**Objective 1:**
In the text on Agile effort estimates, what does the writer call the number that the new approach produces?
**Objective 2:**
From the text on Agile effort estimates, return the words starting at "So on to the" and ending at "effort value derived?".

**Document section:**
This intuitive evaluation made by the interviewers is similar to what Agile methods ask of development teams when determining a value for “story points.” T-shirt sizes, planning poker, dot voting, affinity mapping and many similar techniques are all designed to elicit an intuitive sense of the effort involved. If there is a disagreement between team members, than a dialog follows to understand what the discrepancy is all about. This continues until there is alignment on what the team believes the effort to be. When it works, it works well.

So on to the details of the approach I’ve been experimenting with. (It doesn’t have a name yet.) The result of this approach is a number I call the “effort value.” The word “value” is a reference to the actual elementary mathematics value being derived. Much like the answer to the question “What value results from adding 2 and 2?” Answer: 4. The word “value” also suggests an intrinsic worth, something beyond a hard number. My theory is that this will help teams think beyond the mere number and think also about the value they are delivering to stakeholders. The word “point” correlates to a hard number and lacks any association to intrinsic worth or value.

Changing the words introduces a simple and small shift that nonetheless has a significant impact. With the change, teams are more open to considering a different approach to determining estimates.

So how is the effort value derived?

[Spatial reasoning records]

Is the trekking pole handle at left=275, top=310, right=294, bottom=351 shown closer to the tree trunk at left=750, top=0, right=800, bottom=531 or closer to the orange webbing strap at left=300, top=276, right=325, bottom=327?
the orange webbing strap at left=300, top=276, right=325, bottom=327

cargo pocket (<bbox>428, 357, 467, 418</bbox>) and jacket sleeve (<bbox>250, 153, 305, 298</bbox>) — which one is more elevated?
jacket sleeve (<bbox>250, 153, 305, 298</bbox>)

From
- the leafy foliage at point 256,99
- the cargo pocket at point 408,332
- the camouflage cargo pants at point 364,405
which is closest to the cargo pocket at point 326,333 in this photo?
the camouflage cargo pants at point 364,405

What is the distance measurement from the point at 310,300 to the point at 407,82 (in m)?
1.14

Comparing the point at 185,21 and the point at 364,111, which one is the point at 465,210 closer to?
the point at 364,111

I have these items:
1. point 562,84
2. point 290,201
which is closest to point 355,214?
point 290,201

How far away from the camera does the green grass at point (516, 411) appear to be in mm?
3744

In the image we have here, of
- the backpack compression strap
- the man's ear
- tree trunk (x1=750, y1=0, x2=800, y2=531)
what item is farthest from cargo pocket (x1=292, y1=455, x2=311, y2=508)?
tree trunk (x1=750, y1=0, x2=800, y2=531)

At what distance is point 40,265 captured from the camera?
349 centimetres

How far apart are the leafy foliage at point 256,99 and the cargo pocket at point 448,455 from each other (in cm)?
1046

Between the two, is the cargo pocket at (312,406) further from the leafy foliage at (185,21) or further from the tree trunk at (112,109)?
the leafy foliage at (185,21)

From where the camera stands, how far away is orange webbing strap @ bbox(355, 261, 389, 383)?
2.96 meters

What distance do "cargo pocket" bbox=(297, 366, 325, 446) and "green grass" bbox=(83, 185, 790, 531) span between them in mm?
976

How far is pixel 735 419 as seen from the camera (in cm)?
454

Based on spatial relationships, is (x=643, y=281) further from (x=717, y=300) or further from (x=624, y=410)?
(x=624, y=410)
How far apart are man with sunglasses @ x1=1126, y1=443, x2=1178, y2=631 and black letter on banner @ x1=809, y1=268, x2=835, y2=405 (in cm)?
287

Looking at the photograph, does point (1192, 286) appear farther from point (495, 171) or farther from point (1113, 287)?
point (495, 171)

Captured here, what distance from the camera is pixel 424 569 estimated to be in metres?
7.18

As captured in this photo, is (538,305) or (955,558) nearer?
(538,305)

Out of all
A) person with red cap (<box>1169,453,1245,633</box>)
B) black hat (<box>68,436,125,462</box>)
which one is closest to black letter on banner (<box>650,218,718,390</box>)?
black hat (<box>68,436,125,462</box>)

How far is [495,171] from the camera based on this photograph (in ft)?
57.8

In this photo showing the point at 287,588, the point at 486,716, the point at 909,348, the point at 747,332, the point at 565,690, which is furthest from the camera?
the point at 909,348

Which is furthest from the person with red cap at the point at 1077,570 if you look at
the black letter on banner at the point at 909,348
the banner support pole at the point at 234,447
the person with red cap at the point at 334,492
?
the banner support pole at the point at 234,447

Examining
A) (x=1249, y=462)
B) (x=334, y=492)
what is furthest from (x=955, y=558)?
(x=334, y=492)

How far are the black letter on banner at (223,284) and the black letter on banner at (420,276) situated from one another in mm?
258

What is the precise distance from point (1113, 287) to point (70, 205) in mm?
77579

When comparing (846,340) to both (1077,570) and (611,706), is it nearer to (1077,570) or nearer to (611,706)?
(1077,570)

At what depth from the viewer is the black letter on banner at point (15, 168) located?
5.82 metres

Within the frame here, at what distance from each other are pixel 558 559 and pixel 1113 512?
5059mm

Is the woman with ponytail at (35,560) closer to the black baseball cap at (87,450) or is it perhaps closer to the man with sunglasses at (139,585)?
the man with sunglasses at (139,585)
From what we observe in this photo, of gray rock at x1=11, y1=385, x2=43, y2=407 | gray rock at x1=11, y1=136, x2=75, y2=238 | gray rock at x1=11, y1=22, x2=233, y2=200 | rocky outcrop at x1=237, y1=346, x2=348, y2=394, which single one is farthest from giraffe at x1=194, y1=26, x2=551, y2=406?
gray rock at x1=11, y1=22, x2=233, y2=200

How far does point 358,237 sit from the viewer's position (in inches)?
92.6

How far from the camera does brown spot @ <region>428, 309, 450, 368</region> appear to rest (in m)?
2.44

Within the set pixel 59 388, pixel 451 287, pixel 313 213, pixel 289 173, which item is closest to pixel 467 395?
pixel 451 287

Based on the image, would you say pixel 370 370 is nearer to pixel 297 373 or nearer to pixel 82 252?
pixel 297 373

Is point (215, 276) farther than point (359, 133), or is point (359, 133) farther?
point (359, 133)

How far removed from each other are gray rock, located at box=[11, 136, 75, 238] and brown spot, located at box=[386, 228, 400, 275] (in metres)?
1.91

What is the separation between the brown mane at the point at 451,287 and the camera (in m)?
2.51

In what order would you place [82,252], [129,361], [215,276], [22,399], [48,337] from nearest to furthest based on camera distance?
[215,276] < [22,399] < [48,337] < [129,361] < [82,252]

**Written answer 1:**
The "effort value."

**Written answer 2:**
So on to the details of the approach I’ve been experimenting with. (It doesn’t have a name yet.) The result of this approach is a number I call the “effort value.” The word “value” is a reference to the actual elementary mathematics value being derived. Much like the answer to the question “What value results from adding 2 and 2?” Answer: 4. The word “value” also suggests an intrinsic worth, something beyond a hard number. My theory is that this will help teams think beyond the mere number and think also about the value they are delivering to stakeholders. The word “point” correlates to a hard number and lacks any association to intrinsic worth or value.

Changing the words introduces a simple and small shift that nonetheless has a significant impact. With the change, teams are more open to considering a different approach to determining estimates.

So how is the effort value derived?